[Items on locating named things]
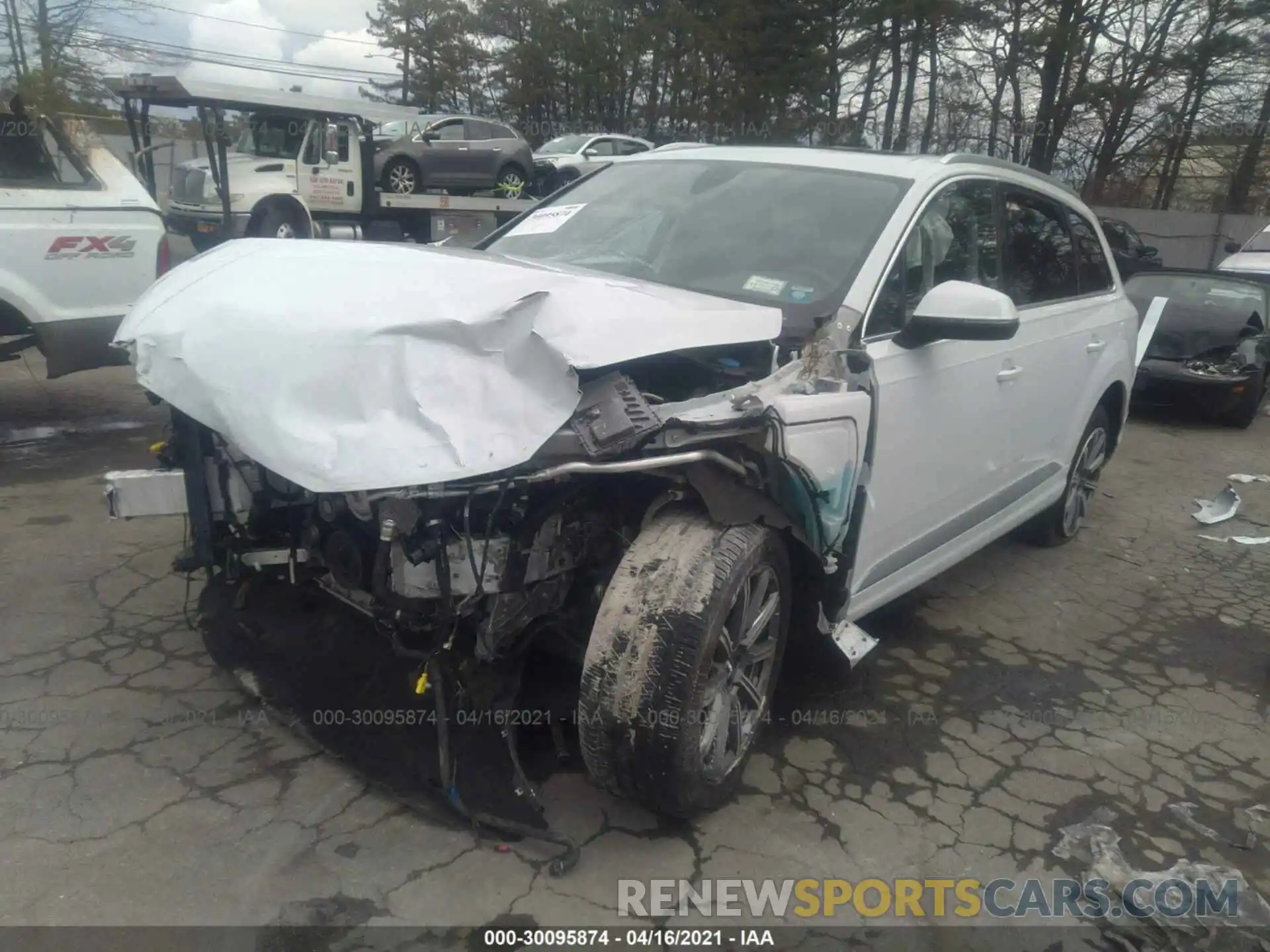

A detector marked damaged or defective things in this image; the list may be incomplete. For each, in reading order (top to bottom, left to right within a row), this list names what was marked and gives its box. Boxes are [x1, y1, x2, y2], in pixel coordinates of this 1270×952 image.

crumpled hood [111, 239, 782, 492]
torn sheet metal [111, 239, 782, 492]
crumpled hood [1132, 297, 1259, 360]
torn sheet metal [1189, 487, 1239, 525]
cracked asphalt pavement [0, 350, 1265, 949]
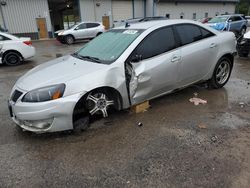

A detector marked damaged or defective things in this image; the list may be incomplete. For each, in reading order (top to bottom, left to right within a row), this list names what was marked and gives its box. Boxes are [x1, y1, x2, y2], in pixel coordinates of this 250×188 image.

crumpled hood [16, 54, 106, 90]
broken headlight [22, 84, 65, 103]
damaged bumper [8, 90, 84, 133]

GOAL =>
Please turn the items above into a two-column CSV with the columns "instruction" and "response", one row per item, putting each item's text and its answer in a single quoted field with line breaks replaced by spaces. Leave the pictures out.

RESULT BELOW =>
instruction,response
"A detector marked damaged or defective things in this image; the list may be incomplete. For each, in reading order (top to bottom, left to right within a row), this list names what was marked and gives its box. Boxes are [x1, y1, x2, y2], in pixel coordinates of this 1270×952 image.","crumpled hood [111, 239, 782, 492] torn sheet metal [111, 239, 782, 492] crumpled hood [1132, 297, 1259, 360] torn sheet metal [1189, 487, 1239, 525] cracked asphalt pavement [0, 350, 1265, 949]"
"A detector marked damaged or defective things in this image; the list may be incomplete. For each, in reading order (top to bottom, left to right within a row), this list names what was marked and gives its box. Boxes are [x1, y1, x2, y2], in pixel coordinates of this 250×188 image.","crumpled hood [16, 54, 106, 90] broken headlight [22, 84, 65, 103] damaged bumper [8, 90, 84, 133]"